··· Source data ···

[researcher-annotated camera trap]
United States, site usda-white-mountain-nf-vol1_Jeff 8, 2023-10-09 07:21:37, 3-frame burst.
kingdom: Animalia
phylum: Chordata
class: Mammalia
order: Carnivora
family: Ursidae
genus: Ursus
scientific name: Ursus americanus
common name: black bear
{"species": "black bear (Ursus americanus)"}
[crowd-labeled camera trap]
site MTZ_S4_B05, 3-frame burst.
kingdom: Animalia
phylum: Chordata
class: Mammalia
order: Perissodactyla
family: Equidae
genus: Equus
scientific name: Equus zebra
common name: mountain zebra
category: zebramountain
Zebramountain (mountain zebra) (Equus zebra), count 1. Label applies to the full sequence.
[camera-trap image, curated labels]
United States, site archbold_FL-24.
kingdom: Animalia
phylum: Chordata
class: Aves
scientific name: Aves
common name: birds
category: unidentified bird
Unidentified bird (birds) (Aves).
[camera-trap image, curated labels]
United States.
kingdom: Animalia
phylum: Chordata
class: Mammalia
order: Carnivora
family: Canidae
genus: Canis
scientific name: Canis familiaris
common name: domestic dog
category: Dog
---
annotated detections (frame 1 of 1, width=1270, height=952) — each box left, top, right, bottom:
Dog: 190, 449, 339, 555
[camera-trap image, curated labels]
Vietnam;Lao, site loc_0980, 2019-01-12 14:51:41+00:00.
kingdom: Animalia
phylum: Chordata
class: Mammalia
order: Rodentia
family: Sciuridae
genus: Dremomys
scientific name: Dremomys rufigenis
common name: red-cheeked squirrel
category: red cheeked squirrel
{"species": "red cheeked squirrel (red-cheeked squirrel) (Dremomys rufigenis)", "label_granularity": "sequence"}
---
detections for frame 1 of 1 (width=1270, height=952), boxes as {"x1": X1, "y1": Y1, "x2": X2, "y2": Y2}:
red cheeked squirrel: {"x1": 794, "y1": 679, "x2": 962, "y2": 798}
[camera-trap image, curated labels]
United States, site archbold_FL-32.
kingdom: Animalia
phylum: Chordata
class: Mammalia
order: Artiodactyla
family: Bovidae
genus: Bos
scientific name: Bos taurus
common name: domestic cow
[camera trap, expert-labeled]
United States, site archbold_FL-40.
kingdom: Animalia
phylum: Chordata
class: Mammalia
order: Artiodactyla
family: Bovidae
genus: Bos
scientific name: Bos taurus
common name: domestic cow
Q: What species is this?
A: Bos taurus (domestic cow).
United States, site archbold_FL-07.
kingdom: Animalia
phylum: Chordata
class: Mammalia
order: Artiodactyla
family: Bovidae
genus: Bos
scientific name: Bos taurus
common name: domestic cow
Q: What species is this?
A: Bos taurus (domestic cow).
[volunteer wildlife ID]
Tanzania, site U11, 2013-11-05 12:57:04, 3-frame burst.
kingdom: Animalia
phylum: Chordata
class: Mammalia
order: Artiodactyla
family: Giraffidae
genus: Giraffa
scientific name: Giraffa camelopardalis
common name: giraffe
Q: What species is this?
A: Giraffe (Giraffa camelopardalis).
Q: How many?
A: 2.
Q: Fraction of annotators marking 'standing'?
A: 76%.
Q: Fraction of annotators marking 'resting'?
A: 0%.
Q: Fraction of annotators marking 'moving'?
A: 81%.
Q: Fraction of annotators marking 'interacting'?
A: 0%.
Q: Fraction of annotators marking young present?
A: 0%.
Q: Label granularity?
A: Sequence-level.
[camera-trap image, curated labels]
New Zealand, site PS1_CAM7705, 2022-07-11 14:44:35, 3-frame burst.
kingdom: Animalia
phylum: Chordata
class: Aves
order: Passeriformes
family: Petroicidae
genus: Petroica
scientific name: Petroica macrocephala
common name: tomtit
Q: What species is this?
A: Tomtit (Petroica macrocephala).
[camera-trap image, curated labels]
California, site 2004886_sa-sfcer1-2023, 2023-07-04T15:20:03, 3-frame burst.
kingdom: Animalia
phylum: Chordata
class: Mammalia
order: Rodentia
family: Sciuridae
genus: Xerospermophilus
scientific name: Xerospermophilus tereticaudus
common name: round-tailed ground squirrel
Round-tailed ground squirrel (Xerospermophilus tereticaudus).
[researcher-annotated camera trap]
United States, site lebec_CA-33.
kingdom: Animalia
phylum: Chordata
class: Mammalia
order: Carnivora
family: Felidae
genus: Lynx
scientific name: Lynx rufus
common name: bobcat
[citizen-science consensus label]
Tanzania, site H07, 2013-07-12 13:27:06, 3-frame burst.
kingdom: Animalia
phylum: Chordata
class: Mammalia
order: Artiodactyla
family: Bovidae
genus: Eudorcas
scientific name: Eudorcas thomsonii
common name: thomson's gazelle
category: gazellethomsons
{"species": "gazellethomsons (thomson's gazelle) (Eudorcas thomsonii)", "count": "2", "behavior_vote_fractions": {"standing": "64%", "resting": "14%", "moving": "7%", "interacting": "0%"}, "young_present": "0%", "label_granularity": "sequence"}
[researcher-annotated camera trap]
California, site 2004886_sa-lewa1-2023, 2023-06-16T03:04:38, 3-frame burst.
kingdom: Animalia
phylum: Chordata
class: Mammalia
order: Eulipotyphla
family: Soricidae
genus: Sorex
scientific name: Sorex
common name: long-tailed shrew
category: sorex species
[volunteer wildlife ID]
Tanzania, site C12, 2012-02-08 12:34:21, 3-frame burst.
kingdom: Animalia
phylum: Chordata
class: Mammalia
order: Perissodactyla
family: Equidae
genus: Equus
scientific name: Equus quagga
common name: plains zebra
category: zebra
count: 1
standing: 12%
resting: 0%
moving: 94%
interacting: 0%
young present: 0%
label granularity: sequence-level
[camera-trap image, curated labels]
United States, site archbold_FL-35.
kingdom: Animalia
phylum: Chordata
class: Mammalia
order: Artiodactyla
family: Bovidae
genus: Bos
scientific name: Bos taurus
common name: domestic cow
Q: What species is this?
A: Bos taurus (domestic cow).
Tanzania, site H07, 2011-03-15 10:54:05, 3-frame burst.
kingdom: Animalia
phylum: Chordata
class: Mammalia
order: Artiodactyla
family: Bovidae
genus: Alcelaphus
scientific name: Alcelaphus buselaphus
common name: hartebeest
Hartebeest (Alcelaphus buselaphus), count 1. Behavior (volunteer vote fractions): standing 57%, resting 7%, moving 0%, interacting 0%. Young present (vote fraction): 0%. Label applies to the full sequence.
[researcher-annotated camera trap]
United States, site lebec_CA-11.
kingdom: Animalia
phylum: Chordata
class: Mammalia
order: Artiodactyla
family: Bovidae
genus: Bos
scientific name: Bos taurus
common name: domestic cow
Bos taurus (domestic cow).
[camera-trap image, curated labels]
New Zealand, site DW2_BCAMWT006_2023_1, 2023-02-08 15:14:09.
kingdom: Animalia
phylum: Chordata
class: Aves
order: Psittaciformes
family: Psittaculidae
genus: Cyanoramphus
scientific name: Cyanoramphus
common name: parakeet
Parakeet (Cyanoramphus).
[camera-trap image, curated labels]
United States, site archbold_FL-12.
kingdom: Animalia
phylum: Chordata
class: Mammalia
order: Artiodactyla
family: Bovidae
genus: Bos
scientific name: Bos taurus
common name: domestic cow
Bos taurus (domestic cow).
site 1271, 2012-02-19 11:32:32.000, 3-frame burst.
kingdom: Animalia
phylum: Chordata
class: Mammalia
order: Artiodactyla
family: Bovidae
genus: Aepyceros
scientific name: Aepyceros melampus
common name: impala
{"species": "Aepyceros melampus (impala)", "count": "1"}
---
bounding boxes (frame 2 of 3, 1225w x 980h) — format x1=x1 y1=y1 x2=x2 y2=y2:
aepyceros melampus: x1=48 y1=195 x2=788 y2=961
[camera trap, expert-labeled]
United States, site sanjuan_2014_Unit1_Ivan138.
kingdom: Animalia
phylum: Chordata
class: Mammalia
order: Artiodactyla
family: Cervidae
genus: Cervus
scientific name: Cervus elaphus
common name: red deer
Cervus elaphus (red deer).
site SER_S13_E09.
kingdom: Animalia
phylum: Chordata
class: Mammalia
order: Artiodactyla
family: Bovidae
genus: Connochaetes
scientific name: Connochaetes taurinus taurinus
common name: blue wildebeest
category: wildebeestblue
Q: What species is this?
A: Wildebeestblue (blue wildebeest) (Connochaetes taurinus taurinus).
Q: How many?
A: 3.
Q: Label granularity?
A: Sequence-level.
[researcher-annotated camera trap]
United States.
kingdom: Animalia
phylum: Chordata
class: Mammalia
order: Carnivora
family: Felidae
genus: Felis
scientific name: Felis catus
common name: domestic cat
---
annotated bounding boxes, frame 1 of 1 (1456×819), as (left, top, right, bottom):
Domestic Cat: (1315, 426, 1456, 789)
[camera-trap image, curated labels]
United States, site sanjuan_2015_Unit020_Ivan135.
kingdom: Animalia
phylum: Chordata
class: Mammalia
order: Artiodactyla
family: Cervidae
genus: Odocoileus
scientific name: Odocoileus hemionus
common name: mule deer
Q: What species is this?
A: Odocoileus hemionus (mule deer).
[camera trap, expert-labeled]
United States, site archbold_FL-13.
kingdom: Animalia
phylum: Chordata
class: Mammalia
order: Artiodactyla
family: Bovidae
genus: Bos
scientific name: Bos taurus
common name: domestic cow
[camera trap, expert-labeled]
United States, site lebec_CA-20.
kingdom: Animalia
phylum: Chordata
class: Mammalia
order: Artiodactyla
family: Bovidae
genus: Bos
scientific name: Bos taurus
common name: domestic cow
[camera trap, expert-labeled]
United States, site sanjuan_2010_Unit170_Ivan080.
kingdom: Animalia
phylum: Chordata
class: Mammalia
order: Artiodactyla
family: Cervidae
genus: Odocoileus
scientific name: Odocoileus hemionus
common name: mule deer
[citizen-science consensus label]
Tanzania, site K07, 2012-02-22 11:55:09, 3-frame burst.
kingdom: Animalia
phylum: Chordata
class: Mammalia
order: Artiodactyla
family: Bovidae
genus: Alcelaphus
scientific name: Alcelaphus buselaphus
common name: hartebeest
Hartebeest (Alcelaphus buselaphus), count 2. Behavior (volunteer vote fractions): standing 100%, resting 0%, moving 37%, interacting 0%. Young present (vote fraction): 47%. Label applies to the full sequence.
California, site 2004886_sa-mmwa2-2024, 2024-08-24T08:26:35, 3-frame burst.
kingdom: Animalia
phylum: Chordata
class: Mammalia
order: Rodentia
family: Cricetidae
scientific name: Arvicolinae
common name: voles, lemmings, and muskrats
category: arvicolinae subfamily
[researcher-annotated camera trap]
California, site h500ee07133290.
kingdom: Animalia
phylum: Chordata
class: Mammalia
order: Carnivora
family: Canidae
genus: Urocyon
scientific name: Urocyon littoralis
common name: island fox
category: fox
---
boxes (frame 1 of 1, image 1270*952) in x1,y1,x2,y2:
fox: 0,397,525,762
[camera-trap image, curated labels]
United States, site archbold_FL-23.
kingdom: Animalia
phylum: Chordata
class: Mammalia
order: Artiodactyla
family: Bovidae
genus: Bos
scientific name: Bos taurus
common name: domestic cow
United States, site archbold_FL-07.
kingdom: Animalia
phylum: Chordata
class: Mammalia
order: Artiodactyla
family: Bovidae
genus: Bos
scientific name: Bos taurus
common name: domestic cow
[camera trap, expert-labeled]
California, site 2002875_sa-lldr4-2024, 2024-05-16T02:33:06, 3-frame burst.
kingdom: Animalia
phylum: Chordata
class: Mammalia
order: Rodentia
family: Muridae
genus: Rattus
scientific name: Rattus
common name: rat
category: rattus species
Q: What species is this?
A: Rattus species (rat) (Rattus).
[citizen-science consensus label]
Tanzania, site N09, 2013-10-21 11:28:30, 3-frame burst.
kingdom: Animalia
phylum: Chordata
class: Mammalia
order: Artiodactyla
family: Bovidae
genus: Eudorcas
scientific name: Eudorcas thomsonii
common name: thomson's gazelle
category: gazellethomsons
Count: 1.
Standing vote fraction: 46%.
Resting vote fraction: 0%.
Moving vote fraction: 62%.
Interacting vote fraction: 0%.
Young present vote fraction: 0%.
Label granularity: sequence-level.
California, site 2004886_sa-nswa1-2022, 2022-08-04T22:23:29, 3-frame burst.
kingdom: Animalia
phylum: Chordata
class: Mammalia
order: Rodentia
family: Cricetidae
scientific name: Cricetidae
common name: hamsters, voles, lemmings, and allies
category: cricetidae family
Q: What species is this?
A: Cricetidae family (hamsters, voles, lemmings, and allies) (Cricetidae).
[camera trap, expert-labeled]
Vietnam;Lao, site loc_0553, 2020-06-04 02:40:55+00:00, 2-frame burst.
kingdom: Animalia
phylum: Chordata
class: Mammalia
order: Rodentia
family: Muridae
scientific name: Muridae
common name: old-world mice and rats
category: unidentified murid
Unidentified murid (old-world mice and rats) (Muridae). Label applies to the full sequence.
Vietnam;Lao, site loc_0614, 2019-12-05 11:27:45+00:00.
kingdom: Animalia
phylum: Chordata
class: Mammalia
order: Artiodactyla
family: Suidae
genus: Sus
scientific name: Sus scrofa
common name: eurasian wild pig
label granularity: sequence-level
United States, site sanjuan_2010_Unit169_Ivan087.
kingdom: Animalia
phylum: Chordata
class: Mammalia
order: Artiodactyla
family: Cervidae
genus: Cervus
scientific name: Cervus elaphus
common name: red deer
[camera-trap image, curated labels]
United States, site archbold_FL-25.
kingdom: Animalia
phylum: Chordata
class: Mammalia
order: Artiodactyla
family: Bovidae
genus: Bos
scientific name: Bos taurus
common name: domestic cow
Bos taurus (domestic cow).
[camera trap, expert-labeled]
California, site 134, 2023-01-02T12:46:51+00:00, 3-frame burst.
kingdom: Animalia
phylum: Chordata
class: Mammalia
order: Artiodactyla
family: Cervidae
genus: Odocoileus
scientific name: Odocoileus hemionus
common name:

···

Look through the entries and return every line where "annotators" appears.

▶ _Task result_
Q: Fraction of annotators marking 'standing'?
Q: Fraction of annotators marking 'resting'?
Q: Fraction of annotators marking 'moving'?
Q: Fraction of annotators marking 'interacting'?
Q: Fraction of annotators marking young present?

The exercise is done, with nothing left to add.